Zones à faibles émissions (ZFE) : les livraisons urbaines, cibles prioritaires

Publié le 10 octobre 2018 à 15h00 | Fabrice SPATH | 3 minutes

Pour respecter la directive européenne sur la qualité de l’air, 15 collectivités territoriales vont mettre en place des zones de restriction de circulation d’ici la fin 2020

D’ici la fin 2020, quinze collectivités territoriales mettront en place des « zones à faibles émissions ». Objectifs : interdire les véhicules les plus polluants et se conformer à la réglementation européenne en matière de concentration de dioxydes d’azote. Pour y parvenir, les métropoles de Strasbourg et de Grenoble ciblent prioritairement le transport de marchandises.
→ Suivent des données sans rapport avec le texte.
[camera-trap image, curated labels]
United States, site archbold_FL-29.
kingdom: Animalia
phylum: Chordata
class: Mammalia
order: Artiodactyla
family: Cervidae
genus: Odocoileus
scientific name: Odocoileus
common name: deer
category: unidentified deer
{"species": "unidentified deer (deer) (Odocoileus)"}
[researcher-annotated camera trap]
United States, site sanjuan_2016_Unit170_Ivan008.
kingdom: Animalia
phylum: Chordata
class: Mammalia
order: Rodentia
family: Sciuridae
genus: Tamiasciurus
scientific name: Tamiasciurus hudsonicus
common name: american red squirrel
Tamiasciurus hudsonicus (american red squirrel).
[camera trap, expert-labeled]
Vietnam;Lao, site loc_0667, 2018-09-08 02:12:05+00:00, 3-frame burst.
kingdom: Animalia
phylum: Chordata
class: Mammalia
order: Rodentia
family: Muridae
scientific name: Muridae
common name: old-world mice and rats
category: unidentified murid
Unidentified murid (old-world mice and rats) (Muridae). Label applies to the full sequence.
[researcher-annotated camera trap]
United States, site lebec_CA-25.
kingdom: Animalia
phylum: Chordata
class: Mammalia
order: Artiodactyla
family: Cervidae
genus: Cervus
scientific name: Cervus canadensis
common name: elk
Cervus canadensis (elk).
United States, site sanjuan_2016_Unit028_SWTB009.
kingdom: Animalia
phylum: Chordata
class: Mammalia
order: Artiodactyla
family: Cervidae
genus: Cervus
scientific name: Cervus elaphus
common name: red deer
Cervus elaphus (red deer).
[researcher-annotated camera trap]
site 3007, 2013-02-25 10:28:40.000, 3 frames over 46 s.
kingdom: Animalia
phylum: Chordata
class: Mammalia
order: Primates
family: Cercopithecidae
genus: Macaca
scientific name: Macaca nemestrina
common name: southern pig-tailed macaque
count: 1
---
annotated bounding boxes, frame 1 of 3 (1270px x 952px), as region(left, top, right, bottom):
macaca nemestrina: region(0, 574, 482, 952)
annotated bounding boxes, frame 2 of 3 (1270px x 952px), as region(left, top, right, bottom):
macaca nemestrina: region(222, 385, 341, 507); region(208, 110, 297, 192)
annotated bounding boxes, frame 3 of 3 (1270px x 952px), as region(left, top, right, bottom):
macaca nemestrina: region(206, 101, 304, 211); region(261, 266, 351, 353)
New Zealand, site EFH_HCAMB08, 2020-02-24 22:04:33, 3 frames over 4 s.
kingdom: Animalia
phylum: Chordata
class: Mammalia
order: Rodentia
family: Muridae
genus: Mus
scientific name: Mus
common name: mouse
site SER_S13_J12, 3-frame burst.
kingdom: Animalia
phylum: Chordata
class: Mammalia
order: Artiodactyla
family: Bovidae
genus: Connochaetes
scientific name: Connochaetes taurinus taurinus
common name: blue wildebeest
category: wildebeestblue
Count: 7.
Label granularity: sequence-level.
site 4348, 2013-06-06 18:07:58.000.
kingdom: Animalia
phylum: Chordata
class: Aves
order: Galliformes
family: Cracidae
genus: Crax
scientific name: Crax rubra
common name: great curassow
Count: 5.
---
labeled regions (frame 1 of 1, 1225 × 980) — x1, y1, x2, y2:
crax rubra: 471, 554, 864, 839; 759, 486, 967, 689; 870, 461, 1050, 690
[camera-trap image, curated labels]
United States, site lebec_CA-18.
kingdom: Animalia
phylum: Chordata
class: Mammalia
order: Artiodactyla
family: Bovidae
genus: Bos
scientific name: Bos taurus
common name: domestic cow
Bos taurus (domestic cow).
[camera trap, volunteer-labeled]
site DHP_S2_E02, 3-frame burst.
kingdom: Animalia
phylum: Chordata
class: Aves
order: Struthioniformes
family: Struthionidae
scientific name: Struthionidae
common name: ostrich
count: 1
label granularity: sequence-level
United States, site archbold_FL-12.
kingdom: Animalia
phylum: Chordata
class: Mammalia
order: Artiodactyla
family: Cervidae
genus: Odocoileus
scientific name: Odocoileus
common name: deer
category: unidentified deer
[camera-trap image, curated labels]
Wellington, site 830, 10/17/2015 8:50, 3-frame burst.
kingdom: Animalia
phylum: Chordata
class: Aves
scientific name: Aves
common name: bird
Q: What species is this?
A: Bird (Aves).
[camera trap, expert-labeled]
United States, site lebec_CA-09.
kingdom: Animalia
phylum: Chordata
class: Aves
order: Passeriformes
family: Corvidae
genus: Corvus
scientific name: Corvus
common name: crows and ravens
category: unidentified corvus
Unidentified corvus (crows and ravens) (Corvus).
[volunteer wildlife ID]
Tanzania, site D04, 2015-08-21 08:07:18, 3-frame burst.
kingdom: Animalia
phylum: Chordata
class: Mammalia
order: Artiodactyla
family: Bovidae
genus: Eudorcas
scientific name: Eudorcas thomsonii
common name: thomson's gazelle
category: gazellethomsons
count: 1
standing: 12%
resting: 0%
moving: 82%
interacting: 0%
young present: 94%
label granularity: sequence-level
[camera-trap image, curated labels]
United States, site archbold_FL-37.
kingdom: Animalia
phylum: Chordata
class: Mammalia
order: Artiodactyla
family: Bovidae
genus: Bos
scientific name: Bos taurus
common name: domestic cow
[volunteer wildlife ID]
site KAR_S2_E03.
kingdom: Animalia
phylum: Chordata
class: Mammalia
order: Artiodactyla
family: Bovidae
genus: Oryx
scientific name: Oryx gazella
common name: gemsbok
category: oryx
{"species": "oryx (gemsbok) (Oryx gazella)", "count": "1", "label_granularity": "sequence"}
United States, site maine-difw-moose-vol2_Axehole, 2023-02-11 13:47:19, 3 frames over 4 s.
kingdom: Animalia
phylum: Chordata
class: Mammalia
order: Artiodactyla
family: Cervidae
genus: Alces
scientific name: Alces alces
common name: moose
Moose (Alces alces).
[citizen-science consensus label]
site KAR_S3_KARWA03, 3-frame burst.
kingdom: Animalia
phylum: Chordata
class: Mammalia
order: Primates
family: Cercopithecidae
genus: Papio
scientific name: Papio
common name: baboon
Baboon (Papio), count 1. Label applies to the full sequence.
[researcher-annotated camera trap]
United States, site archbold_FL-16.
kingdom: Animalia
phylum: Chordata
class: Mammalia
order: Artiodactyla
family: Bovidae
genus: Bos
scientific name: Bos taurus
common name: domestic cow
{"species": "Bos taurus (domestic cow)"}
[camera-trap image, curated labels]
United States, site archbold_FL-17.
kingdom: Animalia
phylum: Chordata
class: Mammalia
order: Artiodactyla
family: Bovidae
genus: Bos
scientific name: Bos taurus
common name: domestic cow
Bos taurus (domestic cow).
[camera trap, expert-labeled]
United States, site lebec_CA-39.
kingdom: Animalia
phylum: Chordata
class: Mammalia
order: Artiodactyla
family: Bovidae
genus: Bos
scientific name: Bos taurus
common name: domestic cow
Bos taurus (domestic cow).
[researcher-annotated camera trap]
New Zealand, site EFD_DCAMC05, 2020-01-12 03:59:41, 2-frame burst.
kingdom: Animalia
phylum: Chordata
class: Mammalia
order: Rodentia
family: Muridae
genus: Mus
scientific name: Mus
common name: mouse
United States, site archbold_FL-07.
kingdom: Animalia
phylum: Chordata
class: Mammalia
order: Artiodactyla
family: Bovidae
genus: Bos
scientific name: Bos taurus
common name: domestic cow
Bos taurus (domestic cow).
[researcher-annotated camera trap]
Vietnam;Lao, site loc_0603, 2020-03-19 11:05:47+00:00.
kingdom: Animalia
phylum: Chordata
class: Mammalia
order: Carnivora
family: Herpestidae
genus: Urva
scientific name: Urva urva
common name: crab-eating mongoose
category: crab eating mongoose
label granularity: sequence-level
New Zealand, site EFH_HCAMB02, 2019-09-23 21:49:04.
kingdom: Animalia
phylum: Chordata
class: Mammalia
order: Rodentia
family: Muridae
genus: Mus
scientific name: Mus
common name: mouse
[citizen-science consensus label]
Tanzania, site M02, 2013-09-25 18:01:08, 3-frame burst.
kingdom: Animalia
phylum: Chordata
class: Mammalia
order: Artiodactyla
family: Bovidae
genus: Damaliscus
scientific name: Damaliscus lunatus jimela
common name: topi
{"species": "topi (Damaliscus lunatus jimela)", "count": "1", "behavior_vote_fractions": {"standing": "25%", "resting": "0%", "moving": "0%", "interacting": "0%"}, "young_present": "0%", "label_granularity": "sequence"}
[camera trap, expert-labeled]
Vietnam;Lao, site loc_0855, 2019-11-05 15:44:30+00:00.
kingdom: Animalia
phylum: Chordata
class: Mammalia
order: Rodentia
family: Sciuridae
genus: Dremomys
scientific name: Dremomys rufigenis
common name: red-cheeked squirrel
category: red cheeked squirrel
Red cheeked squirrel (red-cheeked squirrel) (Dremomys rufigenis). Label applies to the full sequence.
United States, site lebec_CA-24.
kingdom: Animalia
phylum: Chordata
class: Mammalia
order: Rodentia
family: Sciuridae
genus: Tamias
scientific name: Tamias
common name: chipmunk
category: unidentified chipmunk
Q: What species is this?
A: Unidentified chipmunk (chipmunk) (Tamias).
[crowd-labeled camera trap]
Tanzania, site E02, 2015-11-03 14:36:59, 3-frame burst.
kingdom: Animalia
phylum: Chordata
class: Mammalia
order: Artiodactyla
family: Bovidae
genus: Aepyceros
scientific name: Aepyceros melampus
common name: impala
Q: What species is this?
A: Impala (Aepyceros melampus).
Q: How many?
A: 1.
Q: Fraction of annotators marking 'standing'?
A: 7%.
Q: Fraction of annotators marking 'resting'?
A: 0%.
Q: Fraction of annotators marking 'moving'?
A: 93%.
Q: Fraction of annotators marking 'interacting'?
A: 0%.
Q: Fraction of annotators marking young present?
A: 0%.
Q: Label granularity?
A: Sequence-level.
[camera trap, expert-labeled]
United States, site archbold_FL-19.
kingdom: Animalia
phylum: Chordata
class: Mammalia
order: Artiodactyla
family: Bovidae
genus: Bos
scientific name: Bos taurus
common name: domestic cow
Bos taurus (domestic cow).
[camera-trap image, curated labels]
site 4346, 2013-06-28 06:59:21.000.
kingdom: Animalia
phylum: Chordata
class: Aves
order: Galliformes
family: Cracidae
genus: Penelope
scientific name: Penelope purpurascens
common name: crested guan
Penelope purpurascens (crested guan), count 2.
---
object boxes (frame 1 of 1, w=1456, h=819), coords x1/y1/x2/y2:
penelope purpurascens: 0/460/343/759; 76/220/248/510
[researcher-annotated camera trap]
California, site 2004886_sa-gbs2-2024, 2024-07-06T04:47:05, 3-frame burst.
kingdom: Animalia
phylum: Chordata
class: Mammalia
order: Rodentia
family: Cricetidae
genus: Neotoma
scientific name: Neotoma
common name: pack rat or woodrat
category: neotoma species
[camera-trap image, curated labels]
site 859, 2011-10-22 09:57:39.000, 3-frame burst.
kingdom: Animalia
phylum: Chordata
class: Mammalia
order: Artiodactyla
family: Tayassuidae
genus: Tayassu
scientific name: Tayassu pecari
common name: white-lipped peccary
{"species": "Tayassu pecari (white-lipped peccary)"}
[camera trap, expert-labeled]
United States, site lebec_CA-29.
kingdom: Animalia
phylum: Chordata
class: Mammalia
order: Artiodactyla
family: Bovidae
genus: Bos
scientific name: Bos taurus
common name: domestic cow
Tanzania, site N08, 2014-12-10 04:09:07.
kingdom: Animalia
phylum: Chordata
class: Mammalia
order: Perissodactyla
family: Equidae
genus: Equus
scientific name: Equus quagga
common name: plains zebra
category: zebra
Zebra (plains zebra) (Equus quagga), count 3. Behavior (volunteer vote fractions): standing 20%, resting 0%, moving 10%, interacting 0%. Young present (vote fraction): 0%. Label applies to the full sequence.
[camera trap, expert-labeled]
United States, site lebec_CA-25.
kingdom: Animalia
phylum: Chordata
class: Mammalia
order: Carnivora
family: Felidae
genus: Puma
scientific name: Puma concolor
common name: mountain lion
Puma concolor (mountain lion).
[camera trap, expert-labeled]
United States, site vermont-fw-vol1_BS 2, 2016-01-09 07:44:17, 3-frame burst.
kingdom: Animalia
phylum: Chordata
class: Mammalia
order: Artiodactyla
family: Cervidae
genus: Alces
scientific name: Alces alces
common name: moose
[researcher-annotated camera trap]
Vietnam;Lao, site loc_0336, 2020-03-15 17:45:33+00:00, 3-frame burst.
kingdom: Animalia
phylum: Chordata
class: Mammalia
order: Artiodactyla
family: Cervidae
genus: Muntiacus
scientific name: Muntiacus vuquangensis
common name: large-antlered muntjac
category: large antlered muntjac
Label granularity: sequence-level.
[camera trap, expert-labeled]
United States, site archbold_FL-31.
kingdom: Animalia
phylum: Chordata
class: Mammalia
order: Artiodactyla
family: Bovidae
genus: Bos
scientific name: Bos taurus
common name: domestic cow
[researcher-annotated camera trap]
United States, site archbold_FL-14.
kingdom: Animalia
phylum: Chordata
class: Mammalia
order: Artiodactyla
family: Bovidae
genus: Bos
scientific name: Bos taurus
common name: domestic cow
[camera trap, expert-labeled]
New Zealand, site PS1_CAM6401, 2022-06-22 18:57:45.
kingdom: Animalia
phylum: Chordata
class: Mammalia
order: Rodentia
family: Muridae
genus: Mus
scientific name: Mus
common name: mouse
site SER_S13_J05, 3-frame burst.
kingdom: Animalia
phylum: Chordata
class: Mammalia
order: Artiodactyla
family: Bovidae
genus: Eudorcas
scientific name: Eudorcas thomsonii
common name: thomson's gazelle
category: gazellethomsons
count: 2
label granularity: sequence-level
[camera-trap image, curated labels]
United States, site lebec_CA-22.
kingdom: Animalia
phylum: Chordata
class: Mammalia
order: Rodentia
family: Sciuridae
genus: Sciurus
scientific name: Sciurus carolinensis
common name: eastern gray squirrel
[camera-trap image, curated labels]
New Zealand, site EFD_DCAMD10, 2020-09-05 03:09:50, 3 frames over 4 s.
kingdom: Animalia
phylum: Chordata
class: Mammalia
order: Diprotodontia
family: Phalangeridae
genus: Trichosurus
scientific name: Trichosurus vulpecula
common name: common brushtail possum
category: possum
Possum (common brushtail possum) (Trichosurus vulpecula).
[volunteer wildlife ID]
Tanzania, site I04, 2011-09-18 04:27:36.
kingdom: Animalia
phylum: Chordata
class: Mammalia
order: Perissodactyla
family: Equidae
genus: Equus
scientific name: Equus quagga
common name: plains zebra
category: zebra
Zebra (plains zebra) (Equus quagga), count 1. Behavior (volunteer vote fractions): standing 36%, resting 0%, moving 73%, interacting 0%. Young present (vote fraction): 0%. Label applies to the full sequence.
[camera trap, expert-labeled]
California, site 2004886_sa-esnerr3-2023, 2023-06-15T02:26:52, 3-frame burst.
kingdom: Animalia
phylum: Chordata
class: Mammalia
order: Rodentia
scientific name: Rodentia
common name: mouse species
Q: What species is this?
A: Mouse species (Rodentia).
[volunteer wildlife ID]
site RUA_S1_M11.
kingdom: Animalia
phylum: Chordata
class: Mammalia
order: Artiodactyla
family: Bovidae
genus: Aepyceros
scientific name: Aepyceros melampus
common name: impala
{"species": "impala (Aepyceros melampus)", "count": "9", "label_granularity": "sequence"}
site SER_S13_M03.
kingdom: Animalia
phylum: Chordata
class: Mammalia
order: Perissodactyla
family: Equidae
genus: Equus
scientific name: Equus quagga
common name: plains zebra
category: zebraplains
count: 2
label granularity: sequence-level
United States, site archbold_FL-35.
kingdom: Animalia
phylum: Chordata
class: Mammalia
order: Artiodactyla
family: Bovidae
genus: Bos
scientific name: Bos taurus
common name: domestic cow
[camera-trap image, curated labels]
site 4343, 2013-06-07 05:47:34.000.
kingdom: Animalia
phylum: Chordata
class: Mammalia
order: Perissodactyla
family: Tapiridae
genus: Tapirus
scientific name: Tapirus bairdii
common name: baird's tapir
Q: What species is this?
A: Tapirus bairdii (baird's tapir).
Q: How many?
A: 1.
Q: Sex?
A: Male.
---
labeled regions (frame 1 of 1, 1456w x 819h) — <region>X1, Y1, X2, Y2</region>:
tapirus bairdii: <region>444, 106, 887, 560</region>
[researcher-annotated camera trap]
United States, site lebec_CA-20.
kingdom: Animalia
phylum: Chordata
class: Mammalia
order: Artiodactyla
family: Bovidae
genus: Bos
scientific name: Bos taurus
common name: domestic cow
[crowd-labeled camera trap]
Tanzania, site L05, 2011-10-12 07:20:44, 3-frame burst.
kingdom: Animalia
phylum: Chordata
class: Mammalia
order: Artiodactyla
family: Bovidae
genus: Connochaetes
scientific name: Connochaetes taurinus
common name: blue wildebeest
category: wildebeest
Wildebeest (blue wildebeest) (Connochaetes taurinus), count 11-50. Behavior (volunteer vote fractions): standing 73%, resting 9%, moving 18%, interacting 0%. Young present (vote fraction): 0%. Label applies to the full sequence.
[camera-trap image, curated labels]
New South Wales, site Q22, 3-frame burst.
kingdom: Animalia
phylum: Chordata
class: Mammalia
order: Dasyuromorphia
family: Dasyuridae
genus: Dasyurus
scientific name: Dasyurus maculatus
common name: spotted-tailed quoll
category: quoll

Au printemps dernier, la France était renvoyée devant la Cour de justice de l’Union européenne pour non-respect de la directive sur la qualité de l’air. Une décision motivée par les nombreux dépassements de dioxydes d’azote (NOx) dans les principales métropoles du pays. Un gaz principalement issu de la combustion des moteurs diesel et dont les effets sur la santé sont délétères. Pour se conformer à la réglementation, l’ancien ministre de l’Écologie Nicolas Hulot avait présenté un plan au début de l’été dont les premières actions seront mises en œuvre dans les prochains mois.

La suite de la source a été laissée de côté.